SDG hub: High-quality synthetic data pipelines
SDG hub provides a modular framework for designing and orchestrating high-quality synthetic data pipelines used in model training and adaptation. It includes a growing library of validated, production-ready pipelines that accelerate both data generation and fine-tuning workflows.
With the SDG hub, teams can:
- Use validated pipelines immediately for training workflows
- Combine LLM-driven components with traditional data-processing steps
- Orchestrate everything from simple transformations to complex, multi-stage pipelines with minimal code
- Extend existing pipelines by building and plugging in custom components
Designed with transparency and reusability in mind, SDG hub ensures synthetic data pipelines are auditable, consistent, and suitable for enterprise production. As the library continues to expand, teams can move faster without compromising data quality or governance.
Training hub: Unified access to advanced training methods
The training hub provides a consistent abstraction layer for accessing state-of-the-art training algorithms. It exposes a stable API that remains unchanged even as algorithms mature and are adopted by upstream communities.
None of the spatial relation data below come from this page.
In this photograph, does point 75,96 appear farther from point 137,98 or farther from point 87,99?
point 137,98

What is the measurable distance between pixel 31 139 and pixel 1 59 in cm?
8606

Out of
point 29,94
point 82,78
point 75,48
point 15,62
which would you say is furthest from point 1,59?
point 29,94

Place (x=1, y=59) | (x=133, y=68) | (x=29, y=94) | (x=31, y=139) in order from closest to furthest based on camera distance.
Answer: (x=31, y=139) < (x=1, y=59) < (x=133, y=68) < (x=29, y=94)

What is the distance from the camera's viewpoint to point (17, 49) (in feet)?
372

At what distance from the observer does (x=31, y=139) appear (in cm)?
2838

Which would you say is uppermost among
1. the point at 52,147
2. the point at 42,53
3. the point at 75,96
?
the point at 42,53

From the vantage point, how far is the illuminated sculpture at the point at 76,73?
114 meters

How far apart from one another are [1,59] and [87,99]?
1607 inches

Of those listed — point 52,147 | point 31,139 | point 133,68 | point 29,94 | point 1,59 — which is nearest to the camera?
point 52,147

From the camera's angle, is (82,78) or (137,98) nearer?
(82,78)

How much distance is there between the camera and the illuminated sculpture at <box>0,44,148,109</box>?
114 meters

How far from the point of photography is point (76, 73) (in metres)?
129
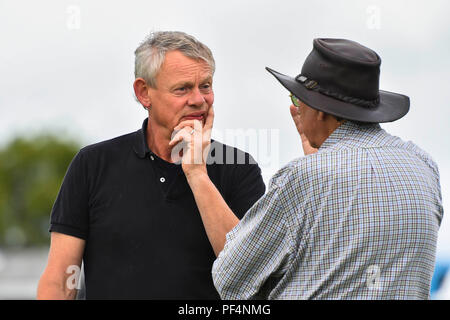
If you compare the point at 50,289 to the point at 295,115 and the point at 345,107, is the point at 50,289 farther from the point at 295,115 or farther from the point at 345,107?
the point at 345,107

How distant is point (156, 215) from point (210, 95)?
2.45 ft

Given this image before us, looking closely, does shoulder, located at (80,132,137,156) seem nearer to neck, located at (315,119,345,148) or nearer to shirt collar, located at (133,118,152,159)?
shirt collar, located at (133,118,152,159)

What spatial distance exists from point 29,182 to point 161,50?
9226 cm

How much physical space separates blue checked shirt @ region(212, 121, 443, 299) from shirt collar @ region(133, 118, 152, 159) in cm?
108

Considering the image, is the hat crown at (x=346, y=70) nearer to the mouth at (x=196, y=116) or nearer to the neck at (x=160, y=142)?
the mouth at (x=196, y=116)

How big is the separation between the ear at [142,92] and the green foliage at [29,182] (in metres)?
83.5

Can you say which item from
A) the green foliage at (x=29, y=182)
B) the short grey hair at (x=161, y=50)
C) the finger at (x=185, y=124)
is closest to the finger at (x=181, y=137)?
the finger at (x=185, y=124)

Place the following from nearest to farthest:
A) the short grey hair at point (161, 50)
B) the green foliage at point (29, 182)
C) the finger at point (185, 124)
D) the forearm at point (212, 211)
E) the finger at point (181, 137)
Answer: the forearm at point (212, 211) < the finger at point (181, 137) < the finger at point (185, 124) < the short grey hair at point (161, 50) < the green foliage at point (29, 182)

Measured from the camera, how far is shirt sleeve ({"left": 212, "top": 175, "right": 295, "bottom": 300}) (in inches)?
144

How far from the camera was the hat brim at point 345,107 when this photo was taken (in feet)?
12.2

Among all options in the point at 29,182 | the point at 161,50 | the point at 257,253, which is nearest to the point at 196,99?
the point at 161,50

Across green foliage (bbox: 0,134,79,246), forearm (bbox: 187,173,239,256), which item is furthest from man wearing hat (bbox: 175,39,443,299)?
green foliage (bbox: 0,134,79,246)
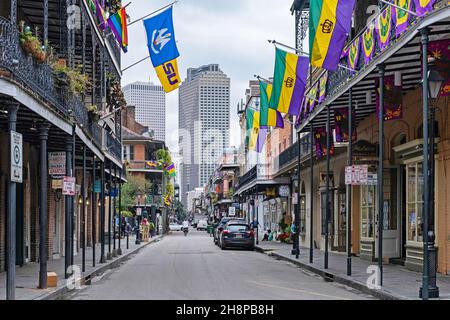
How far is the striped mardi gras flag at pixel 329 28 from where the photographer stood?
17219mm

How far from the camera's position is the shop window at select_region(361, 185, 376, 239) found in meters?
24.5

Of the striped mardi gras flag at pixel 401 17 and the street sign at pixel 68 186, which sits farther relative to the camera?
the street sign at pixel 68 186

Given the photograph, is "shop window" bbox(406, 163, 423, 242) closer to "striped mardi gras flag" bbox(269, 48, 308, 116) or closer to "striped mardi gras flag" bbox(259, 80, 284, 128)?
"striped mardi gras flag" bbox(269, 48, 308, 116)

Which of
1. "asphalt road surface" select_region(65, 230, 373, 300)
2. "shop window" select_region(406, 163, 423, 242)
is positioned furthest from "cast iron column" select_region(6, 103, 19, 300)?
"shop window" select_region(406, 163, 423, 242)

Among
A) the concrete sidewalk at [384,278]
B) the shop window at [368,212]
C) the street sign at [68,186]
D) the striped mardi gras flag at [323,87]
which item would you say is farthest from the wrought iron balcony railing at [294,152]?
the street sign at [68,186]

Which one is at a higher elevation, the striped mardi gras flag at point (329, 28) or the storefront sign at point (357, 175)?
the striped mardi gras flag at point (329, 28)

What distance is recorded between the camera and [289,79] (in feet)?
78.1

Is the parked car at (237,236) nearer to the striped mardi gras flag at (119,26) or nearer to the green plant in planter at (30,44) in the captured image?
the striped mardi gras flag at (119,26)

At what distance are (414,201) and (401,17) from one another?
698 centimetres

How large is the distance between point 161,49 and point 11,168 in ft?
41.0

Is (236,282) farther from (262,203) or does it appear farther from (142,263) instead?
(262,203)

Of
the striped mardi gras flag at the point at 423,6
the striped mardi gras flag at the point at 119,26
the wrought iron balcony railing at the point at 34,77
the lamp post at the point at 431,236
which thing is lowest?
the lamp post at the point at 431,236

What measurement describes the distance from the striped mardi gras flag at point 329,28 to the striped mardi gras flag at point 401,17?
1.81 meters

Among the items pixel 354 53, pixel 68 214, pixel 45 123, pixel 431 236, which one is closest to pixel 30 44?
pixel 45 123
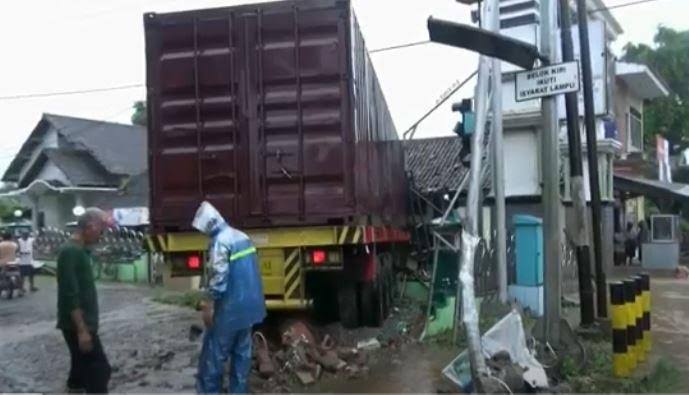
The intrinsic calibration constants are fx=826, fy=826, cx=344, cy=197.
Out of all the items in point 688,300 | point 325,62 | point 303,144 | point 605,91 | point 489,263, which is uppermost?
point 605,91

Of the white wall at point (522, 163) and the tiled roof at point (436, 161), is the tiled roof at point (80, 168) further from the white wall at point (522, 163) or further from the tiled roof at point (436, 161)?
the white wall at point (522, 163)

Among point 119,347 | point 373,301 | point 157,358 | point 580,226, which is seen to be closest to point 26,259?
point 119,347

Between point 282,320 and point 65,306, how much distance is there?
4.36m

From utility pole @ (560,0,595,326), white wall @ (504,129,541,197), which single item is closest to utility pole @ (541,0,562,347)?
utility pole @ (560,0,595,326)

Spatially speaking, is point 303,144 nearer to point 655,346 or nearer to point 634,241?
point 655,346

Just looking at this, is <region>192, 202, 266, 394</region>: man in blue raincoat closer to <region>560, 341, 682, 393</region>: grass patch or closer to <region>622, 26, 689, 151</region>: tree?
<region>560, 341, 682, 393</region>: grass patch

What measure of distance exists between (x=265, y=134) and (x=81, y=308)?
3569 mm

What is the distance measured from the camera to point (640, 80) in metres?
27.9

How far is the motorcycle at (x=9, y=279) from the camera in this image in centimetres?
1803

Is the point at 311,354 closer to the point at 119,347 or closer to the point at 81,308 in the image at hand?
the point at 81,308

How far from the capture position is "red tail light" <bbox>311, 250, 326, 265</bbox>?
29.0ft

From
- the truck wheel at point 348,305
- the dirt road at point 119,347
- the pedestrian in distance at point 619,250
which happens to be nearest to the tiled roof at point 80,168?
the dirt road at point 119,347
This enables early access to innovation without disrupting existing workflows.
With the Red Hat AI 3 release, the training hub supports multiple advanced training techniques, including:
- Supervised fine-tuning (SFT) from `instructlab.training.`
- Orthogonal subspace learning for large language models, enabling continual learning while mitigating catastrophic forgetting
- Full compatibility with LAB’s multiphase training pipelines
- Support for modern open source models such as GPT-OSS for both fine-tuning and continual learning
These algorithms integrate with the Kubeflow SDK and Kubeflow Trainer, allowing distributed, production-grade training runs on Red Hat OpenShift AI.
From experimentation to enterprise deployment
To simplify adoption, Red Hat AI delivers guided workflows that take users through the complete lifecycle—from document processing with Docling, to synthetic data creation with SDG hub, to model fine-tuning with the training hub.
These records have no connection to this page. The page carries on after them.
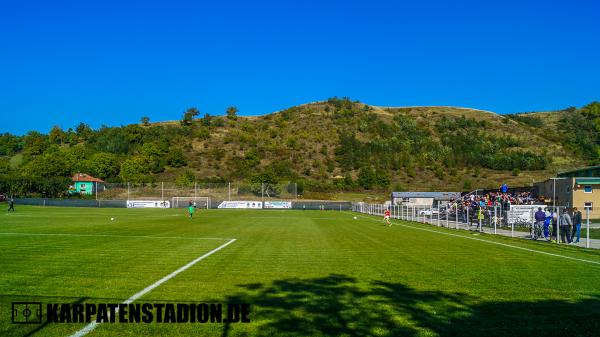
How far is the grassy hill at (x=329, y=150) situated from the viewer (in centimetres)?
10856

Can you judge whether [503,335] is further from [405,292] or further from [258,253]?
[258,253]

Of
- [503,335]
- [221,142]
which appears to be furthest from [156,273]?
[221,142]

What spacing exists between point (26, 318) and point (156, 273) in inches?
150

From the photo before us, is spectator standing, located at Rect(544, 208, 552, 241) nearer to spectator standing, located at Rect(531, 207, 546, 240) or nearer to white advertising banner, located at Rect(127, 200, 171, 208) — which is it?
spectator standing, located at Rect(531, 207, 546, 240)

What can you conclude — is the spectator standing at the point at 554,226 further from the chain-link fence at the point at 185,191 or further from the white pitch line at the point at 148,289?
the chain-link fence at the point at 185,191

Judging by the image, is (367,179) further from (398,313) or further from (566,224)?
(398,313)

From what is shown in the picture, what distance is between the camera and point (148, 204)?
73.4 m

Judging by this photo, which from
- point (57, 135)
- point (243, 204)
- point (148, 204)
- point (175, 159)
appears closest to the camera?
point (243, 204)

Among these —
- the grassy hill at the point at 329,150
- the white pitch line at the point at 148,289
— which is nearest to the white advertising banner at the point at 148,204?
the grassy hill at the point at 329,150

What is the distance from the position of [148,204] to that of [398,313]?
2753 inches

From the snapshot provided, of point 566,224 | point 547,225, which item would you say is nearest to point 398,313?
point 566,224

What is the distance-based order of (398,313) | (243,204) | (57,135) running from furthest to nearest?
(57,135)
(243,204)
(398,313)

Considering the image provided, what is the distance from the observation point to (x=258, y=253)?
14719 mm

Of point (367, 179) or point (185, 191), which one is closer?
point (185, 191)
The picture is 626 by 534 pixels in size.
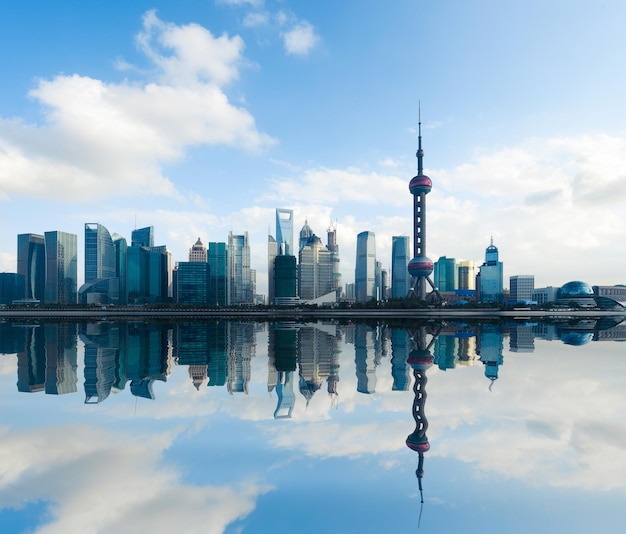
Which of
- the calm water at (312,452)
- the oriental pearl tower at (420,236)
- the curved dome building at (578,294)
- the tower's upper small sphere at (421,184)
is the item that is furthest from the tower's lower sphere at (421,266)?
the calm water at (312,452)

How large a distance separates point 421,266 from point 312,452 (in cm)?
17771

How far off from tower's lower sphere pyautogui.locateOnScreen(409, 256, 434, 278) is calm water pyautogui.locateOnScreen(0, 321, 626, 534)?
16104 centimetres

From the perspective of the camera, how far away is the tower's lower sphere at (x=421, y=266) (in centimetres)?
18075

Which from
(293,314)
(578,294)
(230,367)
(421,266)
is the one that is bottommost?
(293,314)

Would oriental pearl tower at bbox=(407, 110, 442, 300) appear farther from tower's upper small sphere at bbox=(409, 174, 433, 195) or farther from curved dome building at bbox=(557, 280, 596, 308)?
curved dome building at bbox=(557, 280, 596, 308)

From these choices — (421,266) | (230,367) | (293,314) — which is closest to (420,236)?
(421,266)

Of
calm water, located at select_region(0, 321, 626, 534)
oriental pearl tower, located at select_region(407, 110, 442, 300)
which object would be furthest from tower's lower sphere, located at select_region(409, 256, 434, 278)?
calm water, located at select_region(0, 321, 626, 534)

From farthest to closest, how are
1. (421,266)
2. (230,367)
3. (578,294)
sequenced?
(578,294) → (421,266) → (230,367)

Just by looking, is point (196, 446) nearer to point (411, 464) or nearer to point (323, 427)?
point (323, 427)

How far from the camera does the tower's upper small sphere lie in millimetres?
185000

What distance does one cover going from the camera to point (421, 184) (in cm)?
18488

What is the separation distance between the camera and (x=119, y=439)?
42.2 feet

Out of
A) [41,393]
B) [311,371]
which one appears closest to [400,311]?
[311,371]

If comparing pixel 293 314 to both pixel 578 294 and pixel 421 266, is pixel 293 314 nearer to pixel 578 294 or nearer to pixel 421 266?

While these examples are developed in the open source community, enterprises can run them with full support on OpenShift AI using Red Hat’s validated builds.
From a user experience standpoint, data scientists begin by experimenting in workbenches using notebooks and scripts. Once results meet expectations, the same workflows can be promoted to enterprise-scale execution. Distributed training is handled by Kubeflow Trainer, while multi-step workflows are orchestrated using Kubeflow Pipelines—reusing the same pipeline components to seamlessly scale from prototype to production.
Customizable user experience with Red Hat AI
Red Hat AI enables first-class model customization by implementing each workflow step as a discrete, reusable component within Kubeflow Pipelines. This design simplifies complex customization efforts while delivering flexibility, extensibility, and long-term maintainability across teams and use cases.
Conclusion
Most foundation models lack awareness of the private data that truly defines an enterprise—internal documentation, business processes, and domain-specific knowledge. Fine-tuning bridges this gap, transforming general-purpose models into assets that deliver accurate, relevant, and business-aligned outcomes.
Rather than oversimplifying the challenge, Red Hat AI provides enterprise-ready building blocks that support both rapid experimentation and dependable production deployment. Your teams contribute the expertise, and Red Hat delivers the platform that enables models to evolve intelligently, scale efficiently, and operate reliably.
By streamlining the journey from data preparation with Docling, through synthetic data generation with SDG hub, to advanced training techniques such as continual learning with the training hub—and scaling everything with Kubeflow—Red Hat AI offers a governed, accelerated path to high-impact AI solutions.
The result is a practical way to turn proprietary data into differentiated, high-value AI models that create lasting competitive advantage.